In Flanders fields the poppies blow
Between the crosses, row on row,
That mark our place; and in the sky
The larks, still bravely singing, fly
Scarce heard amid the guns below.

We are the Dead. Short days ago
We lived, felt dawn, saw sunset glow,
Loved and were loved, and now we lie
In Flanders fields.

Take up our quarrel with the foe:
To you from failing hands we throw
The torch; be yours to hold it high.
If ye break faith with us who die
We shall not sleep, though poppies grow
In Flanders fields.


----------



## blade740 (Oct 17, 2009)

jamesdeanludlow said:


> tim said:
> 
> 
> > Memorials are stupid anyway. I have sympathies with this guy .
> ...



He said memorials are stupid. He never said anything about remembering veterans. 



> Okay - I've been in numerous drunken situations where something has occured and you've immediately sorted yourself and and had control. This excuse "I was drunk" just doesn't wash. If your able to control yourself when your sober there is absolutely no reason why you shouldn't be able to control yourself. There is no such thing as "I can't", only "I don't want to."



You simply haven't been drunk enough. People do DUMB things while drunk.

And besides, he probably just needed to pee, and the first place he found was (unfortunately) a memorial.


----------



## James Ludlow (Oct 17, 2009)

blade740 said:


> He said memorials are stupid. He never said anything about remembering veterans.



Cemetarys are stupid too?


blade740 said:


> You simply haven't been drunk enough. People do DUMB things while drunk.
> 
> And besides, he probably just needed to pee, and the first place he found was (unfortunately) a memorial.

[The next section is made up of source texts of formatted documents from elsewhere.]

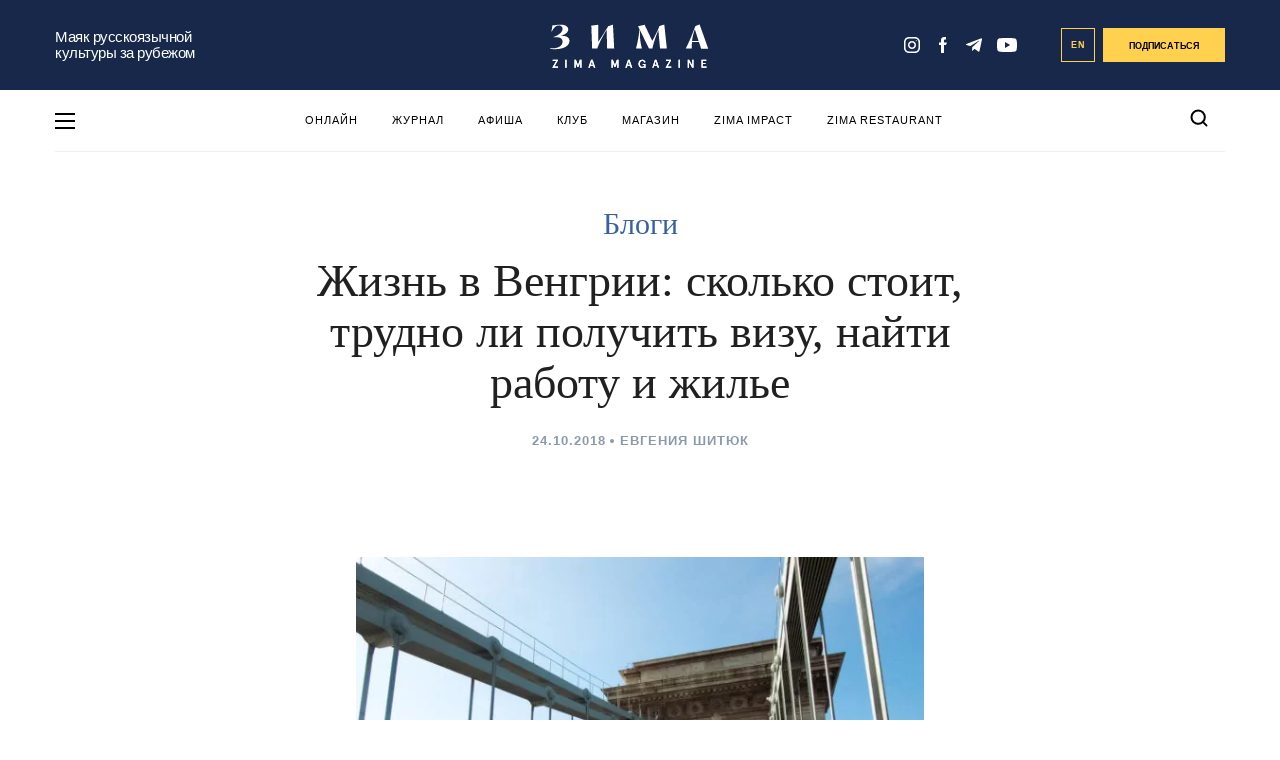

--- FILE ---
content_type: image/svg+xml
request_url: https://zimamagazine.com/wp-content/themes/zimastaging/images/bq%201.svg
body_size: 227
content:
<svg width="32" height="29" fill="none" xmlns="http://www.w3.org/2000/svg"><path d="M4.142 28.397L19.956 12.53M1 11.425L11.045 1.379 21.09 11.425 11.046 21.47 1 11.424v0z" stroke="#5599D9" stroke-width="1.3"/><path d="M14.05 28.397L29.866 12.53M10.91 11.425L20.954 1.379 31 11.425 20.955 21.47 10.91 11.424v0z" stroke="#5599D9" stroke-width="1.3"/></svg>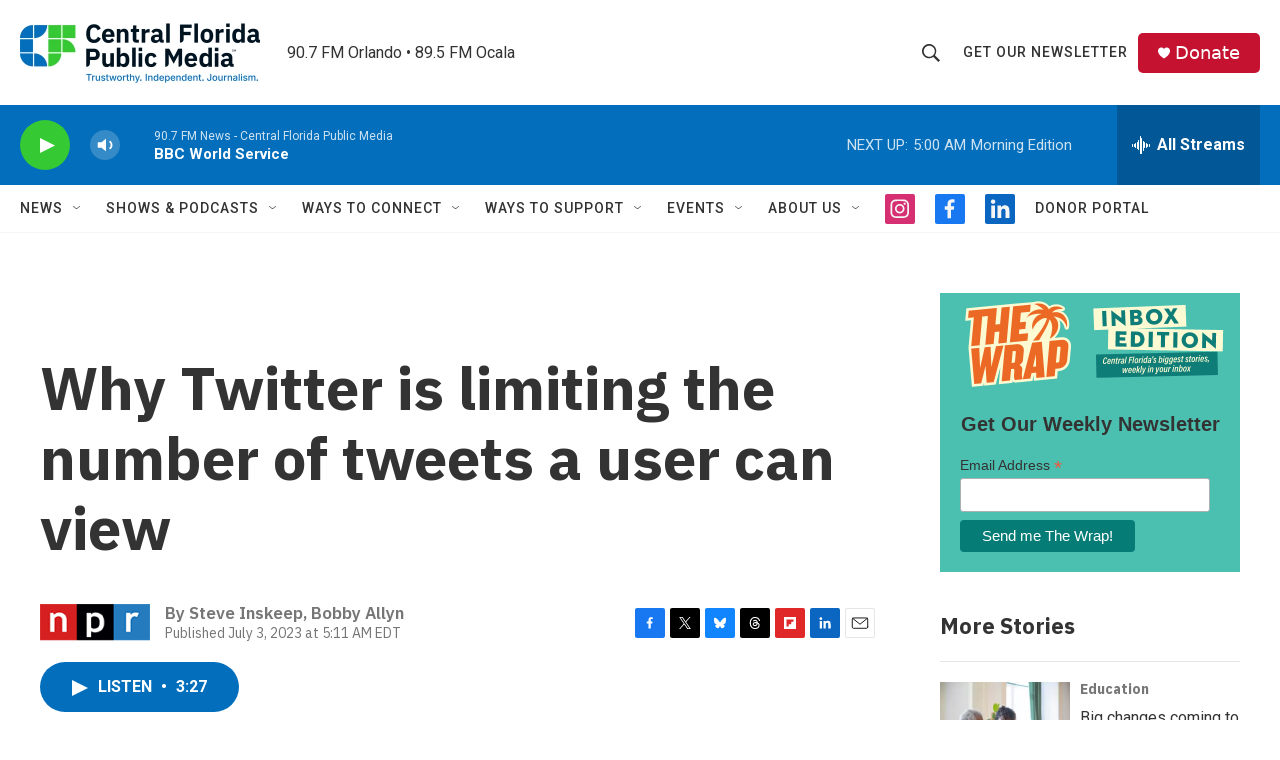

--- FILE ---
content_type: text/html; charset=utf-8
request_url: https://www.google.com/recaptcha/api2/aframe
body_size: 183
content:
<!DOCTYPE HTML><html><head><meta http-equiv="content-type" content="text/html; charset=UTF-8"></head><body><script nonce="bsexXVKZeGzsqqRMoet9dw">/** Anti-fraud and anti-abuse applications only. See google.com/recaptcha */ try{var clients={'sodar':'https://pagead2.googlesyndication.com/pagead/sodar?'};window.addEventListener("message",function(a){try{if(a.source===window.parent){var b=JSON.parse(a.data);var c=clients[b['id']];if(c){var d=document.createElement('img');d.src=c+b['params']+'&rc='+(localStorage.getItem("rc::a")?sessionStorage.getItem("rc::b"):"");window.document.body.appendChild(d);sessionStorage.setItem("rc::e",parseInt(sessionStorage.getItem("rc::e")||0)+1);localStorage.setItem("rc::h",'1768898061259');}}}catch(b){}});window.parent.postMessage("_grecaptcha_ready", "*");}catch(b){}</script></body></html>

Believe me, I've been in some sorry states before, but I've never once managed to pee on a memorial. Perhaps he should invest in some man sized nappys next time?

I'm actually quite taken aback by the percentage of people that are either fighting a cause for this guy or, perhaps even worse the bystanders on the fence. Maybe its just me who is disgusted by this. I don't know.


----------



## blade740 (Oct 17, 2009)

jamesdeanludlow said:


> I'm actually quite taken aback by the percentage of people that are either fighting a cause for this guy or, perhaps even worse the bystanders on the fence. Maybe its just me who is disgusted by this. I don't know.



I'm not fighting a cause for this guy. I just think there's no reason to demonize this guy for one mistake. For god's sake, "They should make him die at war"?!?!?!? Give the guy a break. He's not unpatriotic, he doesn't dislike veterans. He was drunk and he pissed on a ****ing PLAQUE. He didn't even **** on a veteran. Get over it.


----------